Мы соскочили с сеновала и выбежали на двор.

— Трусики у тебя есть? — спросил меня дядя Федя.

Увы. В чемодане, в двух корзинках ив четырех узлах было все, до теплых фуфаек и лакричного порошка включительно, но трусиков там не было.



Тетя Лиза пришла мне на помощь, и через пять минут я гордо вышел на крыльцо в старых Юркиных трусиках и в Васькиной спортсменке, с открытой шеей и рукавами.

Юрка посмотрел на мои руки и на шею, сравнил их со своими и фыркнул:

— Эх, ты, презренный бледнолицый!



Крыть мне было нечем. По сравнению с ним и с Васькой, я действительно был бледнолицым.

С непривычки, холодная колодезная вода обожгла мне кожу, но кружка парного молока и здоровенный ломоть белого хлеба примирили меня с жизнью.

— Ну, ребята, живо собирайтесь! — скомандовал дядя Федя.

Путь предстоял долгий, и я решил запастись, по возможности, всем необходимым.

Метод же для этого я применил следующий: все содержимое чемодана, корзин и узелков вытряхивалось на пол в правом углу комнаты, а затем те вещи, которые надо было взять с собой, перебрасывались в противоположный угол. Таким образом, можно было наверняка избежать путаницы.

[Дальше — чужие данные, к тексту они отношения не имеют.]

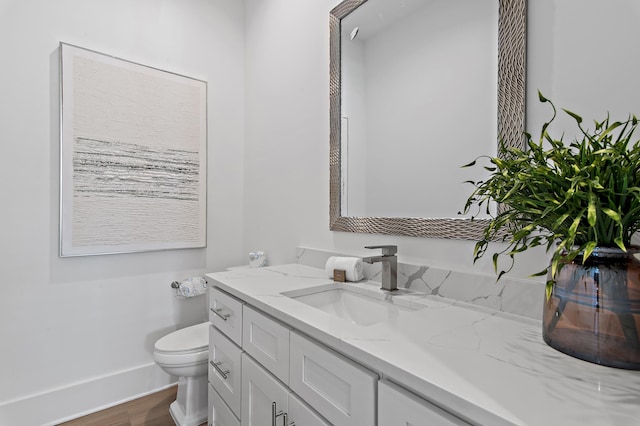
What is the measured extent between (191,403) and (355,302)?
3.90 ft

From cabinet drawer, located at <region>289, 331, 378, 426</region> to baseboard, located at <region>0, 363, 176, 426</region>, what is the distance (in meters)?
1.61

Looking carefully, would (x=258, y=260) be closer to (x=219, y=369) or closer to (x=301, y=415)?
(x=219, y=369)

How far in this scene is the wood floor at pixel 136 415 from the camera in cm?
181

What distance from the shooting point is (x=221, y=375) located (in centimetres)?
142

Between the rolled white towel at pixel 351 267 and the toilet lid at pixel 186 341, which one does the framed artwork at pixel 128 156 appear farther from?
the rolled white towel at pixel 351 267

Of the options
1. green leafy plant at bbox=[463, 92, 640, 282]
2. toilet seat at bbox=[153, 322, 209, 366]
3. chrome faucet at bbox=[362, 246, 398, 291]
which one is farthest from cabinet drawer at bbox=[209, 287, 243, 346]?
green leafy plant at bbox=[463, 92, 640, 282]

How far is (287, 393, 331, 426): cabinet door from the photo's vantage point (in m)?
0.85

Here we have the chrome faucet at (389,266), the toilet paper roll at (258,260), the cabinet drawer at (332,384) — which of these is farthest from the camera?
the toilet paper roll at (258,260)

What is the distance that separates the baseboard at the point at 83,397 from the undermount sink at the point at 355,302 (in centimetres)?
147

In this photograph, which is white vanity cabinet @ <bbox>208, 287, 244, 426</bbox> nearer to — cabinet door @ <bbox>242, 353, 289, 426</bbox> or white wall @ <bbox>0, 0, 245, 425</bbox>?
cabinet door @ <bbox>242, 353, 289, 426</bbox>

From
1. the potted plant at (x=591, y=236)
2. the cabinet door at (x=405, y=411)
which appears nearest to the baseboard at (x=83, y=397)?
the cabinet door at (x=405, y=411)

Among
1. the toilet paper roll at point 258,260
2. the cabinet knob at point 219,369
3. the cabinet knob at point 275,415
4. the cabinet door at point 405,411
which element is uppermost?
the toilet paper roll at point 258,260

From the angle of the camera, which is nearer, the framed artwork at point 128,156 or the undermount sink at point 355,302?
the undermount sink at point 355,302

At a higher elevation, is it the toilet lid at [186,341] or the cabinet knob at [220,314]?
the cabinet knob at [220,314]
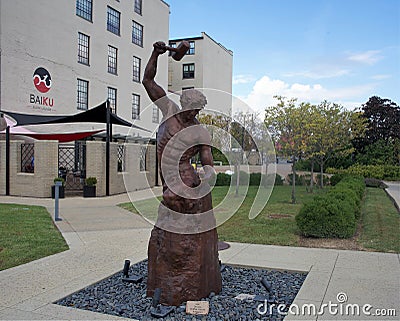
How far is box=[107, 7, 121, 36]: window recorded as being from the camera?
29.1 m

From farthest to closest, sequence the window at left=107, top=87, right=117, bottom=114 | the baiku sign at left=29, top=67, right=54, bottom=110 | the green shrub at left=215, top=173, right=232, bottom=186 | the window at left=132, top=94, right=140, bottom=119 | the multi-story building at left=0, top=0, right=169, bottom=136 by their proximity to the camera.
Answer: the window at left=132, top=94, right=140, bottom=119, the window at left=107, top=87, right=117, bottom=114, the green shrub at left=215, top=173, right=232, bottom=186, the baiku sign at left=29, top=67, right=54, bottom=110, the multi-story building at left=0, top=0, right=169, bottom=136

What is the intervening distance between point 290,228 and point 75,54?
64.3 ft

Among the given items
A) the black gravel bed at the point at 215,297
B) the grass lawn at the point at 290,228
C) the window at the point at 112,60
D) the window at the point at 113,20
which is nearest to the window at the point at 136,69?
the window at the point at 112,60

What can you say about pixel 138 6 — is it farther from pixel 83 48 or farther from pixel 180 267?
pixel 180 267

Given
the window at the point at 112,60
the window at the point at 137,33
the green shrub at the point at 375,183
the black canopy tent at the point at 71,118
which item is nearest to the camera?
the black canopy tent at the point at 71,118

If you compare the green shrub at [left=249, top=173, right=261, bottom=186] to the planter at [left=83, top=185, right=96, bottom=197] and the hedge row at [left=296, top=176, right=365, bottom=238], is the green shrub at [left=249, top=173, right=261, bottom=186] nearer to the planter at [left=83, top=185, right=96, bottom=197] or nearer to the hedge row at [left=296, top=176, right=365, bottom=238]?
the planter at [left=83, top=185, right=96, bottom=197]

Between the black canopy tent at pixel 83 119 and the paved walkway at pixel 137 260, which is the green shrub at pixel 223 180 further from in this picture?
the paved walkway at pixel 137 260

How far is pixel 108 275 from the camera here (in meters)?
6.21

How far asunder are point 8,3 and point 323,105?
669 inches

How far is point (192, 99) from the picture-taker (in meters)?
5.03

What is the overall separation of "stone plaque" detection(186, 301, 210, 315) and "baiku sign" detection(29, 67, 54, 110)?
20.0 meters

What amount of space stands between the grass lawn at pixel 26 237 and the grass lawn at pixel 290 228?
123 inches

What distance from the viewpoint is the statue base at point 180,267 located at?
16.7ft

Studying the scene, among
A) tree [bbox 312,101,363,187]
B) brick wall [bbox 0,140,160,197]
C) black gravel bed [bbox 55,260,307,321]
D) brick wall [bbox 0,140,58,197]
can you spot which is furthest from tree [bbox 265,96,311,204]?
black gravel bed [bbox 55,260,307,321]
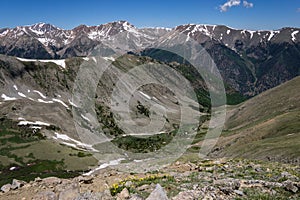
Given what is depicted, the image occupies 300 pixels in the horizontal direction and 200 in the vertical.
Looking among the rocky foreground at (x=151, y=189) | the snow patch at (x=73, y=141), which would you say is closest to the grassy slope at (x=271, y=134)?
the rocky foreground at (x=151, y=189)

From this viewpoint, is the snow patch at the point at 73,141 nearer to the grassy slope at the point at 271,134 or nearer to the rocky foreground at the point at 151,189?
the grassy slope at the point at 271,134

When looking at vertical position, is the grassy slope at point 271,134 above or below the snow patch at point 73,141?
above

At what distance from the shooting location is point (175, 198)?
19.8 meters

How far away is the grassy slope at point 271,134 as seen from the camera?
231ft

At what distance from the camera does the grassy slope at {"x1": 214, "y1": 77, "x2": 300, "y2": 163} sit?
7038cm

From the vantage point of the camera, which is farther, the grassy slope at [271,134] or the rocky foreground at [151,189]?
the grassy slope at [271,134]

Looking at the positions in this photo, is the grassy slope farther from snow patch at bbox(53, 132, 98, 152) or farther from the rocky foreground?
snow patch at bbox(53, 132, 98, 152)

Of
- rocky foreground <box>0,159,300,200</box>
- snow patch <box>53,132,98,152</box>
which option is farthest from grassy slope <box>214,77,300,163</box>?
snow patch <box>53,132,98,152</box>

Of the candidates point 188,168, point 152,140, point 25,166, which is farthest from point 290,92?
point 188,168

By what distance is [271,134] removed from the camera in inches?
4237

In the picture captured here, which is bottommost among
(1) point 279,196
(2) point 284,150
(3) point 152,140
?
(3) point 152,140

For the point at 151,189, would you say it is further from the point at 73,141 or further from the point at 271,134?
the point at 73,141

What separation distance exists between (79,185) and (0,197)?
6.45 m

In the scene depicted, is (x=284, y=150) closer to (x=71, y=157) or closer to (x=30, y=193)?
(x=30, y=193)
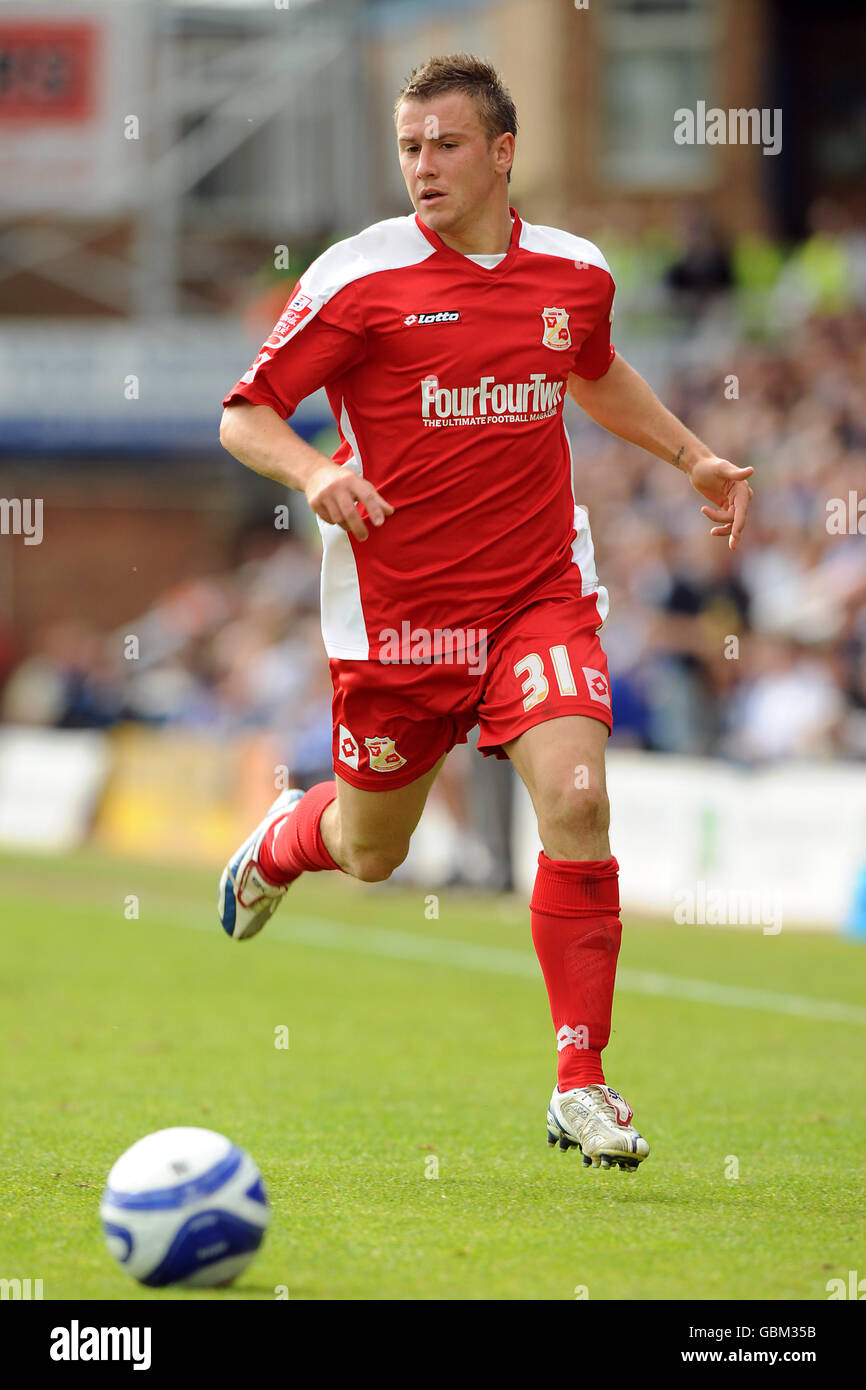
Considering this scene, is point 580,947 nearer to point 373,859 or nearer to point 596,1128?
point 596,1128

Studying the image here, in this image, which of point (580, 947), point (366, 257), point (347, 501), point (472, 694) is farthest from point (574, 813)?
point (366, 257)

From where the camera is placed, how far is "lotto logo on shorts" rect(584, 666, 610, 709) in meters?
5.96

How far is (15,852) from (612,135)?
590 inches

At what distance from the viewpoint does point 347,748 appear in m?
6.35

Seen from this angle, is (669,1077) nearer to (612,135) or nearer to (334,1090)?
(334,1090)

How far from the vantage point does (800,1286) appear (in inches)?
178

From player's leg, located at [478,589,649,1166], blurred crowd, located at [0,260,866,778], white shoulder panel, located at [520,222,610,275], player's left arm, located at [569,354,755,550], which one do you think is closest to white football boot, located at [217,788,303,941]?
player's leg, located at [478,589,649,1166]

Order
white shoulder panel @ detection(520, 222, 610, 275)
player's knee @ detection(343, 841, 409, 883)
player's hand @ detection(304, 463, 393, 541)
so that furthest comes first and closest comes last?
player's knee @ detection(343, 841, 409, 883), white shoulder panel @ detection(520, 222, 610, 275), player's hand @ detection(304, 463, 393, 541)

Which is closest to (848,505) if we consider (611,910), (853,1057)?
(853,1057)

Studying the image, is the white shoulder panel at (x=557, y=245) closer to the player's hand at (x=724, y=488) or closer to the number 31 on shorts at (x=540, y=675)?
the player's hand at (x=724, y=488)

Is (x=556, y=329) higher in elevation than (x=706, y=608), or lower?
higher

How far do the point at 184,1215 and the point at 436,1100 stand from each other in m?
2.85

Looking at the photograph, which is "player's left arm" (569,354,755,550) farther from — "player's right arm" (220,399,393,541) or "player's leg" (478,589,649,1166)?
"player's right arm" (220,399,393,541)

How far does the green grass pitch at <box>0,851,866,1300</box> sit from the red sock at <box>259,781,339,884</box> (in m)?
0.78
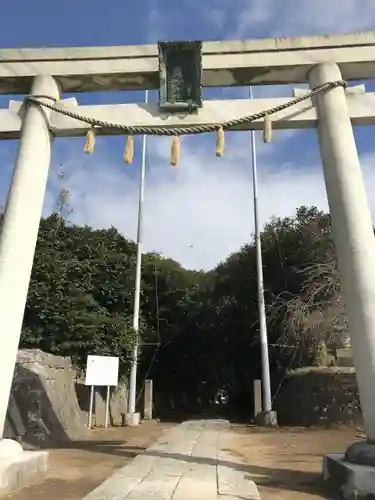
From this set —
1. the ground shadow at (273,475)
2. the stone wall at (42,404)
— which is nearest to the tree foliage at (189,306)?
the stone wall at (42,404)

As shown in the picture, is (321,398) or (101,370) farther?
(321,398)

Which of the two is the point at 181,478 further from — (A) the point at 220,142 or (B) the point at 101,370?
(B) the point at 101,370

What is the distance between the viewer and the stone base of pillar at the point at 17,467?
4.80m

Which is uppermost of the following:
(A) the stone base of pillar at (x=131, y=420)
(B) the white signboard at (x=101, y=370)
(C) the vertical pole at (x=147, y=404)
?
(B) the white signboard at (x=101, y=370)

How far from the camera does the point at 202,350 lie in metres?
24.3

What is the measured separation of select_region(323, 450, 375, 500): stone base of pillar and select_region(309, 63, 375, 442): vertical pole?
52 cm

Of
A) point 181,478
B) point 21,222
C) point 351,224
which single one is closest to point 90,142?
point 21,222

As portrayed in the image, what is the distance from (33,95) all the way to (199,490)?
5.36 metres

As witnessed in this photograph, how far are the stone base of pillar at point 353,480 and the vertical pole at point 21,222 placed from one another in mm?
3703

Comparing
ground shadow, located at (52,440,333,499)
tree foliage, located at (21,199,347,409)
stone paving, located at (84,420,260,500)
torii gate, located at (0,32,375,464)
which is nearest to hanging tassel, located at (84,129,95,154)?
torii gate, located at (0,32,375,464)

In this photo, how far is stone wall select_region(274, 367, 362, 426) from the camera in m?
14.3

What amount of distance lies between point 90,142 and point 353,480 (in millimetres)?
5055

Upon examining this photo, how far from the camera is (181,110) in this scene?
6727 mm

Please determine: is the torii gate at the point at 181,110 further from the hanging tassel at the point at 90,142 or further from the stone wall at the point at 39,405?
the stone wall at the point at 39,405
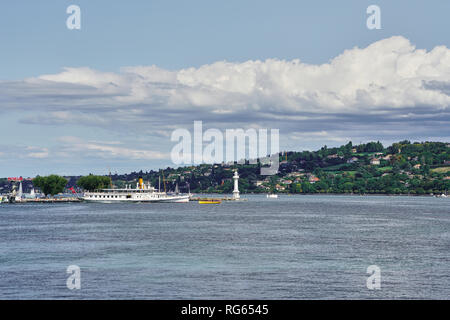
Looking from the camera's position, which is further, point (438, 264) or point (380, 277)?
point (438, 264)

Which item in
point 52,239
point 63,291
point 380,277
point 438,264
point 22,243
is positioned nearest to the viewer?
point 63,291

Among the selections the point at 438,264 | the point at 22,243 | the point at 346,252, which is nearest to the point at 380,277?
the point at 438,264

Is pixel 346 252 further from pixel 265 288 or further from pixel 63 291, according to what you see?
pixel 63 291

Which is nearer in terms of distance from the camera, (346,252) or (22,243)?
(346,252)

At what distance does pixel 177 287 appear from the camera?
43.7 meters
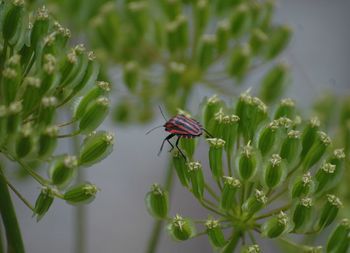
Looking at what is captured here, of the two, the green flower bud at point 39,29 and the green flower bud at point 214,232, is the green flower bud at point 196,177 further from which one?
the green flower bud at point 39,29

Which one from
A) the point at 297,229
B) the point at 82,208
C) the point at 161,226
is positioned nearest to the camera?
the point at 297,229

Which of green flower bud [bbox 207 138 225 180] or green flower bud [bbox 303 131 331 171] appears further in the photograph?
green flower bud [bbox 303 131 331 171]

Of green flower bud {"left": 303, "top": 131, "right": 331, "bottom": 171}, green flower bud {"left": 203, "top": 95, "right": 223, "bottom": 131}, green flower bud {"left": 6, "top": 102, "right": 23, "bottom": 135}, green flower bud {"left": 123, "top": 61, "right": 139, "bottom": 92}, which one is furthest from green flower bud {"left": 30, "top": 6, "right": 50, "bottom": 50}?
green flower bud {"left": 123, "top": 61, "right": 139, "bottom": 92}

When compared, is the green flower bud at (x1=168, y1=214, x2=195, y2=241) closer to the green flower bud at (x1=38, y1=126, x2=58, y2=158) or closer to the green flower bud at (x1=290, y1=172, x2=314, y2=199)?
the green flower bud at (x1=290, y1=172, x2=314, y2=199)

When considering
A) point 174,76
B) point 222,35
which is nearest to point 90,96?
point 174,76

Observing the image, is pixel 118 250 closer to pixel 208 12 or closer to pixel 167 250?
pixel 167 250

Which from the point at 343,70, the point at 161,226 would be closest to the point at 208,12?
the point at 161,226
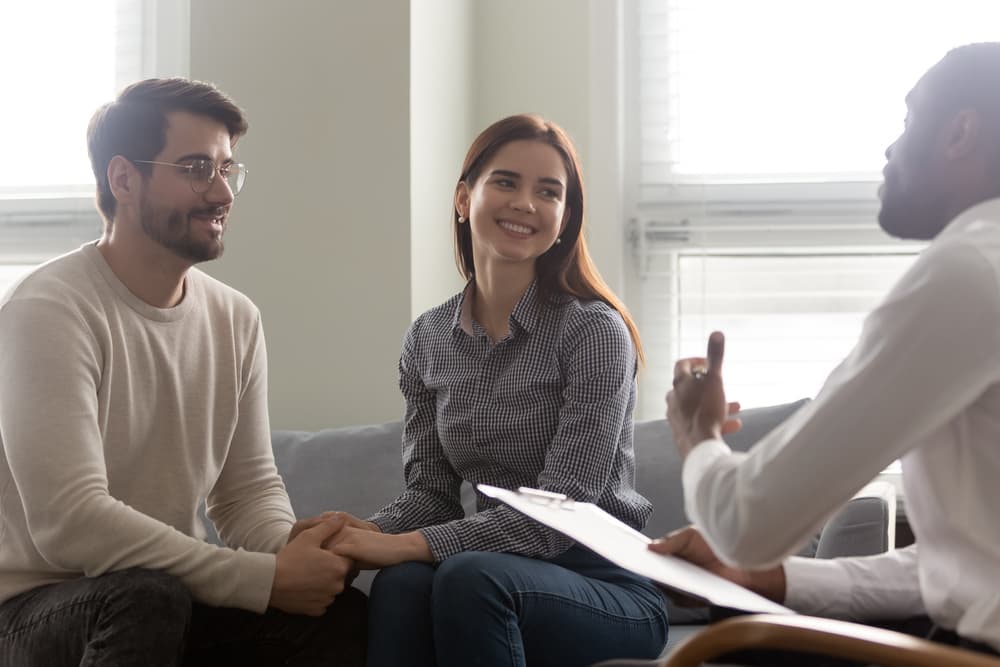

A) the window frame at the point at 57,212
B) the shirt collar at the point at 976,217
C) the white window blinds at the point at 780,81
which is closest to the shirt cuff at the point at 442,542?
the shirt collar at the point at 976,217

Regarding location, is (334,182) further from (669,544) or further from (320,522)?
(669,544)

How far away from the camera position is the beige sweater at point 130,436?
1742 millimetres

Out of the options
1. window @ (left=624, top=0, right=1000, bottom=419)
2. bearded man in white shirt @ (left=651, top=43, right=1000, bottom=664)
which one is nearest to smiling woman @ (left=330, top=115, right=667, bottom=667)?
bearded man in white shirt @ (left=651, top=43, right=1000, bottom=664)

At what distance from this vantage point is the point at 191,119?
82.5 inches

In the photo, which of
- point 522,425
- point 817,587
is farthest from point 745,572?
point 522,425

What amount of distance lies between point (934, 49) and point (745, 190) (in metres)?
0.60

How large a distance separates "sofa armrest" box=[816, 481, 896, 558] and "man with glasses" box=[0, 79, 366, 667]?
807 millimetres

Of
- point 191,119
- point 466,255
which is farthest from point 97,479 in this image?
point 466,255

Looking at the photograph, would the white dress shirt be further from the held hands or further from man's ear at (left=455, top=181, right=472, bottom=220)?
man's ear at (left=455, top=181, right=472, bottom=220)

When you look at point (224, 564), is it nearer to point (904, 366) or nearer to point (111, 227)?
point (111, 227)

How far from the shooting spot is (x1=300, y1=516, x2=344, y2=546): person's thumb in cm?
188

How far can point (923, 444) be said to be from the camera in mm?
1142

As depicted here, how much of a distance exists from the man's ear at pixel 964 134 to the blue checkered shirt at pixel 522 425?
0.85 metres

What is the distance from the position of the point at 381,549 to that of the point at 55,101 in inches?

Через обеденный стол полетели: осеннее ватное пальто, на случай холодной погоды, башмаки, калоши, две фуфайки, запасная курточка и брюки, шесть пар носков, подушка, одеяло, две простыни, две книжки — Майн Рида и Густава Эмара, банка гуталина, сапожная щетка и множество других, с моей точки зрения, необходимых вещей. Я только что закончил эту тяжелую работу, как в комнату вошел дядя Федя.

— Это что? — спросил он, указывая на вещи в правом углу комнаты.

— Это ненужное, остается, — ответил я.

— А это?

— А это с собой.

— Так-с.

Дядя Федя подошел к куче вещей, отобранных на дорогу, и через стол полетели обратно: сапожная щетка, гуталин, Густав Эмар, Майн Рид, две простыни, одеяло, подушки, шесть пар носков, курточка, одна фуфайка, калоши, башмаки и осеннее ватное пальто.



Остались только брюки и одна фуфайка.

— Давай сюда покрывало, сандалии, полотенце, мыло, зубной порошок и щетку…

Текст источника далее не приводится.